When a graph’s duplicate nodes have been addressed, the graph becomes an entity resolved knowledge graph. Entity resolved knowledge graphs increase the accuracy of downstream graph analytics, graph-based machine learning, distilling visualizations, and much more.
Entity resolved knowledge graphs are essential across endless applications, including fraud prevention systems, clinical trials in health care, customer service, marketing, and even insider threat and voter registration.
ERKG: Before and After
The visualizations below depict a graph of 85K records about Las Vegas businesses, taken from public sources. This data has a 2% duplication rate, although some businesses have up to 14 duplicate records. For this example, we built an entity resolved knowledge graph and then used graph analytics to understand the results. This was quick to run and visualize.

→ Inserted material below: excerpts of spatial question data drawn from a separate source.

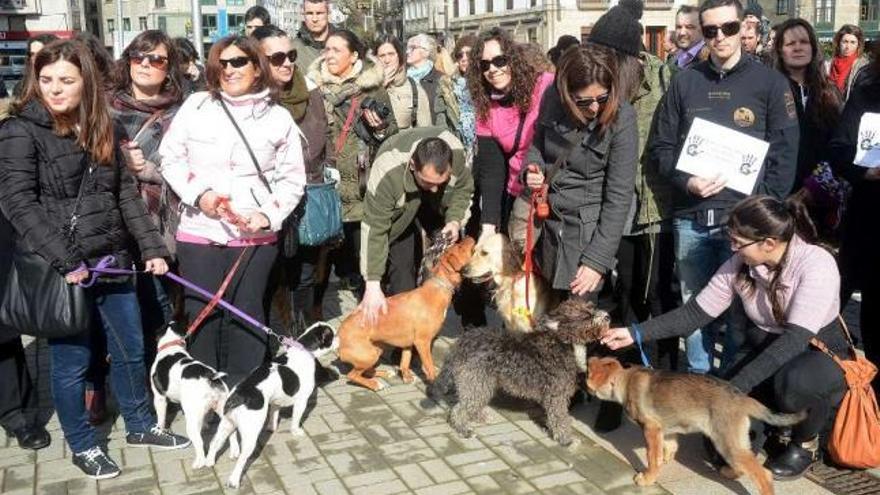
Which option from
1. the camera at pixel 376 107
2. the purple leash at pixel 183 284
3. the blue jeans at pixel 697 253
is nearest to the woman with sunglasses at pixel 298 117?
the camera at pixel 376 107

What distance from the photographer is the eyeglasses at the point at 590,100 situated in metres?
3.91

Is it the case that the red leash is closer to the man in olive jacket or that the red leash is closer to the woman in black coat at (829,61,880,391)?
the man in olive jacket

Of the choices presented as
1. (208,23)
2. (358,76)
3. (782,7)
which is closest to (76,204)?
(358,76)

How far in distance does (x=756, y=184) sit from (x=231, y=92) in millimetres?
2871

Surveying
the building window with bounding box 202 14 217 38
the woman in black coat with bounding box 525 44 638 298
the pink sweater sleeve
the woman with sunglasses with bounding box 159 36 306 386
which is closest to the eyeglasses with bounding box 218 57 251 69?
the woman with sunglasses with bounding box 159 36 306 386

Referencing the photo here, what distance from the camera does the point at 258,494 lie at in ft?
12.6

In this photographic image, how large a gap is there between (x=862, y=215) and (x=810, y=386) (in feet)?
3.92

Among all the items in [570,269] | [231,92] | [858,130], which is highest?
[231,92]

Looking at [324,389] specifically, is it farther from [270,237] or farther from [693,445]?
[693,445]

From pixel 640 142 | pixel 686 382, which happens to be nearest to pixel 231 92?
pixel 640 142

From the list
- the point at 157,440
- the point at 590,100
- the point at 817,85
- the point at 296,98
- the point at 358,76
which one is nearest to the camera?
the point at 590,100

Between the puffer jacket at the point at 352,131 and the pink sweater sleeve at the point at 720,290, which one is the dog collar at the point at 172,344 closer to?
the puffer jacket at the point at 352,131

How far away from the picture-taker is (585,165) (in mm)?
4113

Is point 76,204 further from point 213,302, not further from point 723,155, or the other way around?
point 723,155
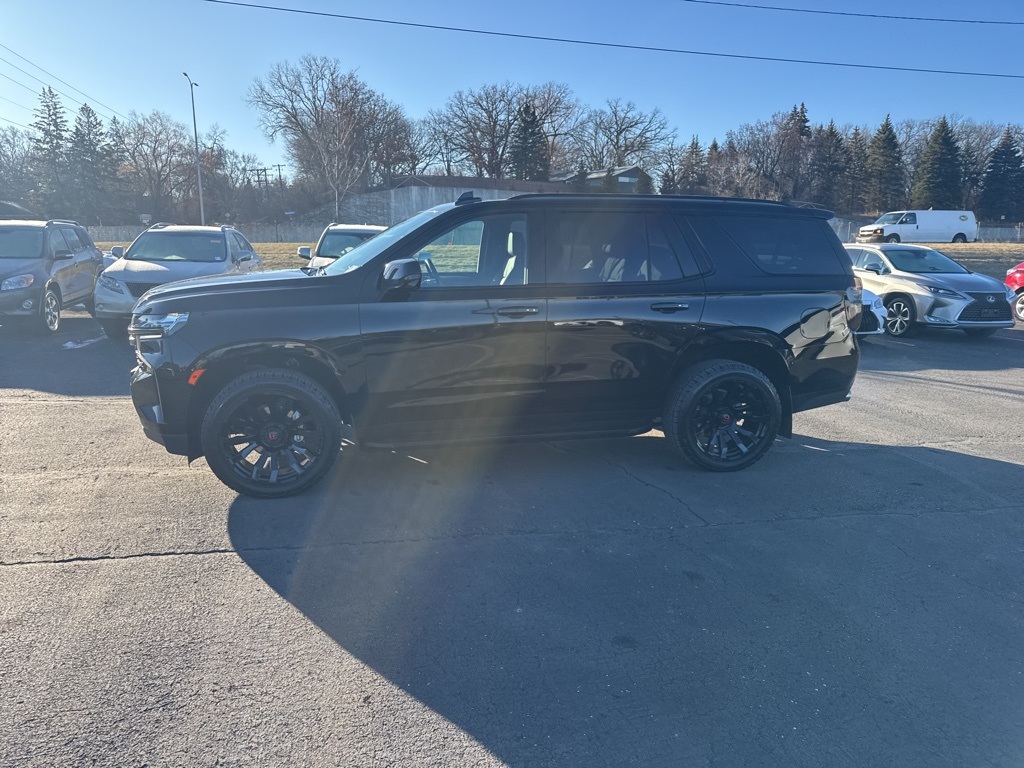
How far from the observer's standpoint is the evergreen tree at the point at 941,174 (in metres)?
66.2

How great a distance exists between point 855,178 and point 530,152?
36.4 metres

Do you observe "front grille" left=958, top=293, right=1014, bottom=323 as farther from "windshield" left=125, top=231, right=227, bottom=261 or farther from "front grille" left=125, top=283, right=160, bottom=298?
"front grille" left=125, top=283, right=160, bottom=298

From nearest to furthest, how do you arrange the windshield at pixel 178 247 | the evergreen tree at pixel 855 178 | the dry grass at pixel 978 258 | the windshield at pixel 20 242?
the windshield at pixel 20 242 < the windshield at pixel 178 247 < the dry grass at pixel 978 258 < the evergreen tree at pixel 855 178

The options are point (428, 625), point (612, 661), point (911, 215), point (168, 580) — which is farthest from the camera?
point (911, 215)

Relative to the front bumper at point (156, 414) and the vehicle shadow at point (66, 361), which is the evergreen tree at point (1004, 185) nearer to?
the vehicle shadow at point (66, 361)

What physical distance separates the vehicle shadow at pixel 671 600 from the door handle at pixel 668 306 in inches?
51.5

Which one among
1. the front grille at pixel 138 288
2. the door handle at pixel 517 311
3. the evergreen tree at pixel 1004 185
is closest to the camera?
the door handle at pixel 517 311

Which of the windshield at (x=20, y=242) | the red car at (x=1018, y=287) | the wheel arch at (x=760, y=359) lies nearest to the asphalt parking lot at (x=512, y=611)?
the wheel arch at (x=760, y=359)

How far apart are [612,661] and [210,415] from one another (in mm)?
3001

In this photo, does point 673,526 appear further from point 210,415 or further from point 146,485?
point 146,485

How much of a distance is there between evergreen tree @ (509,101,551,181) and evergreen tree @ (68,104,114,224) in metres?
43.1

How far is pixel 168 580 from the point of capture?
11.7ft

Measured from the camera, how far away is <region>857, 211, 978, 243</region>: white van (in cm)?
4122

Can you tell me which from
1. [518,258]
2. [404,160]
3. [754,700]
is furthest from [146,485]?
[404,160]
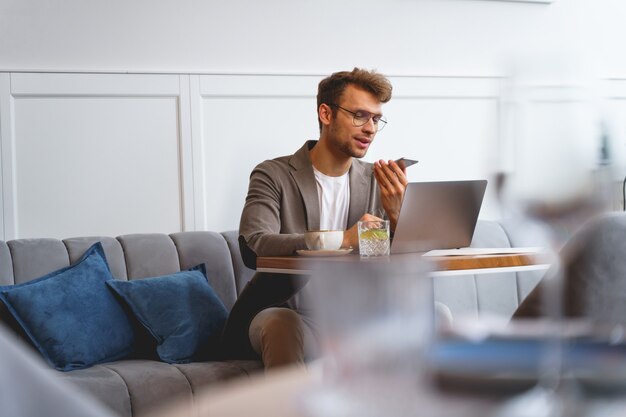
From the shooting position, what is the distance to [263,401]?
0.52 metres

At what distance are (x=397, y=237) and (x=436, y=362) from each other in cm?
167

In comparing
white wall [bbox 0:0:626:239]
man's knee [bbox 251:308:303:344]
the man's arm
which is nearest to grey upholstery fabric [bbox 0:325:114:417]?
the man's arm

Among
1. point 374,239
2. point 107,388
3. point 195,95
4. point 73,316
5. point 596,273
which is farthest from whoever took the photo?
point 195,95

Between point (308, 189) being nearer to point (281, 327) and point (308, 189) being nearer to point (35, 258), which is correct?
point (281, 327)

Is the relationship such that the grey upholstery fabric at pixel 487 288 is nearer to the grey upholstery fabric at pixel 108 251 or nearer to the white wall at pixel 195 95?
the white wall at pixel 195 95

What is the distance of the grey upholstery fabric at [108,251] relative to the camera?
2.80 m

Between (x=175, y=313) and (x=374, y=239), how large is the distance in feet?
2.93

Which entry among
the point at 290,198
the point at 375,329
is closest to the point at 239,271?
the point at 290,198

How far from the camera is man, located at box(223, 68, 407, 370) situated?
2.43 metres

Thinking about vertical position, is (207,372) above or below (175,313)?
below

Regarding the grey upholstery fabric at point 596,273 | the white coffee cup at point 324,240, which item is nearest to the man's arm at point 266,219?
the white coffee cup at point 324,240

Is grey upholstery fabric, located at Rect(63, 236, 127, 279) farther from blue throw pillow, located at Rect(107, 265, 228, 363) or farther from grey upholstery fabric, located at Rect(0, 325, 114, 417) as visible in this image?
grey upholstery fabric, located at Rect(0, 325, 114, 417)

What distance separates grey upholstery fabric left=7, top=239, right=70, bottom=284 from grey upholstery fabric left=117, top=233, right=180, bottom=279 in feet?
0.68

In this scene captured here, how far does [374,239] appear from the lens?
2092 millimetres
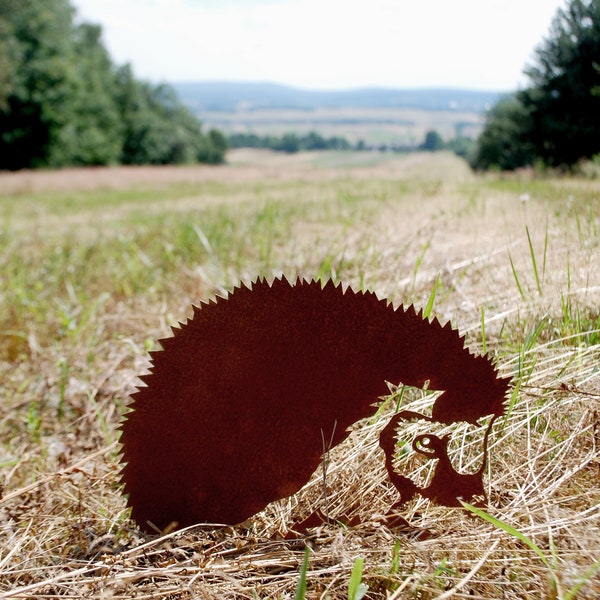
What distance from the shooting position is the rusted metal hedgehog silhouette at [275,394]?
118 cm

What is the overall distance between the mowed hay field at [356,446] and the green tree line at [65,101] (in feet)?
78.1

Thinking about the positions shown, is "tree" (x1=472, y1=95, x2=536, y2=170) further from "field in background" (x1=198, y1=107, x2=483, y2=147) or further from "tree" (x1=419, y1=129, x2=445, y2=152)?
"tree" (x1=419, y1=129, x2=445, y2=152)

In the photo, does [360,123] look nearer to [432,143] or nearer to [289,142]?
[289,142]

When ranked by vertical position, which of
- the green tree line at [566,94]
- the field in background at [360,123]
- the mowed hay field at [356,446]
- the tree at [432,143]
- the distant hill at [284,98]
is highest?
the distant hill at [284,98]

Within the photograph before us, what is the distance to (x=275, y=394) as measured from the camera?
125cm

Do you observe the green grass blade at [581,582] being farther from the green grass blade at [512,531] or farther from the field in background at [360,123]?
the field in background at [360,123]

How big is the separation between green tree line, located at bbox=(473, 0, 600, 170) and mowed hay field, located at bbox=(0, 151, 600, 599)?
90.2 inches

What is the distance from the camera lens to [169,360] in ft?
4.12

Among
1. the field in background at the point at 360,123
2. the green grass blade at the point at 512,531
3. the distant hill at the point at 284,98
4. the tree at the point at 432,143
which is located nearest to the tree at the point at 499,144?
the field in background at the point at 360,123

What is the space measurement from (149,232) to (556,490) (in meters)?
4.78

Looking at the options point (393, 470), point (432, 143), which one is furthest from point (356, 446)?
point (432, 143)

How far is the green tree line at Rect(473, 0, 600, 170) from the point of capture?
253 inches

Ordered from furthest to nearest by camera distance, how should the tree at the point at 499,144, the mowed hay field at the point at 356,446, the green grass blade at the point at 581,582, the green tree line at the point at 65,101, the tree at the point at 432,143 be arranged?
the tree at the point at 432,143, the green tree line at the point at 65,101, the tree at the point at 499,144, the mowed hay field at the point at 356,446, the green grass blade at the point at 581,582

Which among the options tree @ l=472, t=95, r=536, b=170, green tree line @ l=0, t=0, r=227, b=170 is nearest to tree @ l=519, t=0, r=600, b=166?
tree @ l=472, t=95, r=536, b=170
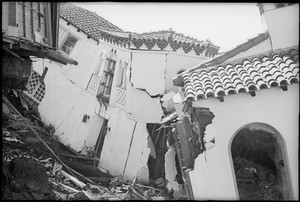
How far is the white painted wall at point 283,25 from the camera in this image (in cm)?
810

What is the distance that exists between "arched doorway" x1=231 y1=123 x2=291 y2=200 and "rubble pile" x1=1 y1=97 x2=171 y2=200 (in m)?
3.23

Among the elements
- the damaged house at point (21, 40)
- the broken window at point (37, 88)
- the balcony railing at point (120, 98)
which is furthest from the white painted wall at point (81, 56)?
the damaged house at point (21, 40)

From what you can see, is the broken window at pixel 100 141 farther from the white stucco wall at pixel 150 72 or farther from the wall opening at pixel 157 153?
the white stucco wall at pixel 150 72

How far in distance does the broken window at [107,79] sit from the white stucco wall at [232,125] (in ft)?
34.6

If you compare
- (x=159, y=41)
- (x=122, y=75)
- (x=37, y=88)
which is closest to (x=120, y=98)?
(x=122, y=75)

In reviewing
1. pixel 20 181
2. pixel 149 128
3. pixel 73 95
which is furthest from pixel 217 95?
pixel 73 95

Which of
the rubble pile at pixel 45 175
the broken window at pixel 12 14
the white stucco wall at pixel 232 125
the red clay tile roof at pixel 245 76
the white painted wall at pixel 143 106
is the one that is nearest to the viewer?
the white stucco wall at pixel 232 125

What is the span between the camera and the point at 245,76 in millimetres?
7527

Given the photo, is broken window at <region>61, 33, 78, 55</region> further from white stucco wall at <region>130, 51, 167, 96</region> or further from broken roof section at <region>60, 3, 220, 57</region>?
white stucco wall at <region>130, 51, 167, 96</region>

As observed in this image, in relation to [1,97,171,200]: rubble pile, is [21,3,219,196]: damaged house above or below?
above

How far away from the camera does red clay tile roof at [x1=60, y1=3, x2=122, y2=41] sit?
19188mm

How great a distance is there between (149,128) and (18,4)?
9460mm

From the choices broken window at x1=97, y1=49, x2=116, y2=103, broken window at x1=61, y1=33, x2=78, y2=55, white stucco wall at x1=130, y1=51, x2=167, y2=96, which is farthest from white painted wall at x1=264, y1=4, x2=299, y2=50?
broken window at x1=61, y1=33, x2=78, y2=55

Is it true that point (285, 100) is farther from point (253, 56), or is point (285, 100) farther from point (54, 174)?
point (54, 174)
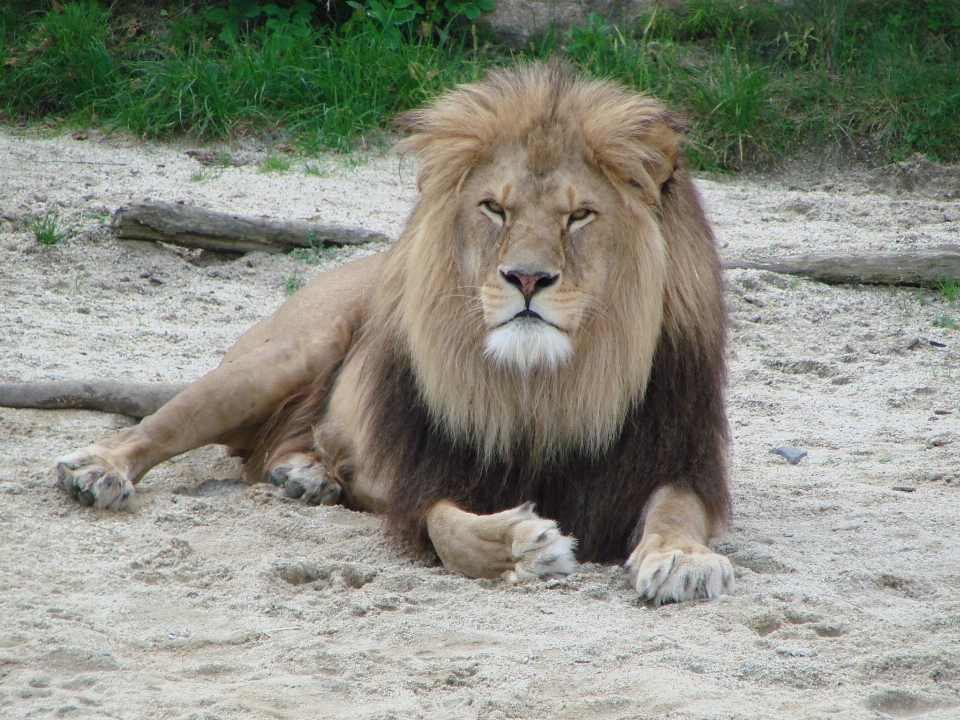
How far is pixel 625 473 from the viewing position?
284cm

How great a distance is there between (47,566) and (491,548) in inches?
39.8

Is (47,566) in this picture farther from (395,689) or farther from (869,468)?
(869,468)

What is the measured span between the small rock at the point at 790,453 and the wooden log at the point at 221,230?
2.47 meters

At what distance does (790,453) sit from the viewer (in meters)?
3.93

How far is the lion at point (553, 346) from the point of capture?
8.63ft

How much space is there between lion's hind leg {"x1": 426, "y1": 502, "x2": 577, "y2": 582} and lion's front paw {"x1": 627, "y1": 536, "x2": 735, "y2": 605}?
20 centimetres

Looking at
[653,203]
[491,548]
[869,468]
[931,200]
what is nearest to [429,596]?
[491,548]

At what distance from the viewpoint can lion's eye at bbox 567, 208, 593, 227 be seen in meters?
2.66

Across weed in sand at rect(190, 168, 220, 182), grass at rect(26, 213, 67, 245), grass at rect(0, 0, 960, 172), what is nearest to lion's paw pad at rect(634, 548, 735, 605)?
grass at rect(26, 213, 67, 245)

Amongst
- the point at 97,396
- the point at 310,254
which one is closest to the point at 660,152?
the point at 97,396

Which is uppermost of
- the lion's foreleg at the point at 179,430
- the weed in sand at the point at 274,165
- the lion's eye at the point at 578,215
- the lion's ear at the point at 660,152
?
the lion's ear at the point at 660,152

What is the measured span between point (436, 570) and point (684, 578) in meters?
0.62

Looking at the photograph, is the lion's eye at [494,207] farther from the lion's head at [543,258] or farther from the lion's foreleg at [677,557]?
the lion's foreleg at [677,557]

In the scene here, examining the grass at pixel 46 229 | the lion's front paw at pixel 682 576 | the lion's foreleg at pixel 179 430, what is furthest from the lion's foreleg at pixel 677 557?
the grass at pixel 46 229
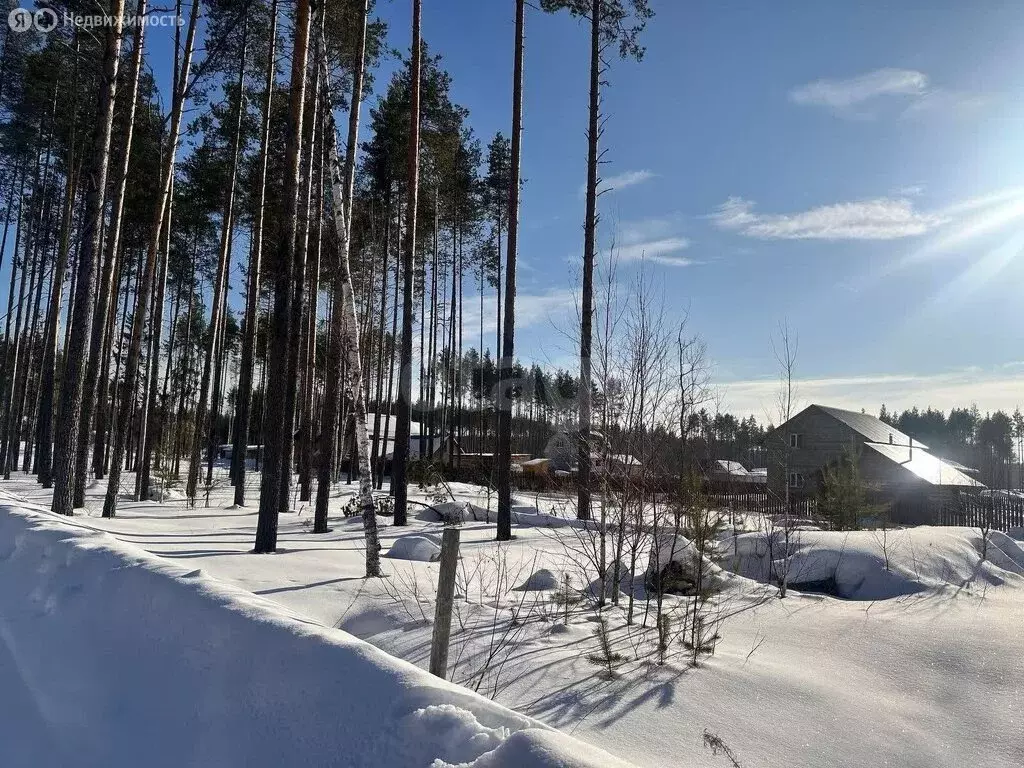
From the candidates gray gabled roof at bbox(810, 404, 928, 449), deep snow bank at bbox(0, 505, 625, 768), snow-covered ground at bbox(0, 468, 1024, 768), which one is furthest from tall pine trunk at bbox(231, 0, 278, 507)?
gray gabled roof at bbox(810, 404, 928, 449)

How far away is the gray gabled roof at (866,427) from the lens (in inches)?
1056

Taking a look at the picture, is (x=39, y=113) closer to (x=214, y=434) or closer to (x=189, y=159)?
(x=189, y=159)

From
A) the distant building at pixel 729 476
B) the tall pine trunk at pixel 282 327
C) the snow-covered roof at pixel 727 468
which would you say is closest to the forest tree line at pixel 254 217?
the tall pine trunk at pixel 282 327

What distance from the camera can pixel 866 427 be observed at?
28031 mm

Image A: 85K unconnected data records; Image B: Entity resolved knowledge graph generated from this data; Image C: Zoomed-in detail of a business entity with multiple duplicate records
By applying entity resolution to knowledge graphs, organizations are able to make better decisions from their enterprise data, be more competitive, reduce fraud, and service customers better. Many organizations struggle with getting entity resolution into their graph. But it doesn’t have to be hard anymore.
Here’s how you can do this too.
Tutorial Overview
This hands-on tutorial in Python demonstrates the integration of Senzing and Neo4j to construct an entity resolved knowledge graph. The code is simple to download and easy to follow and presented so you can try it with your own data.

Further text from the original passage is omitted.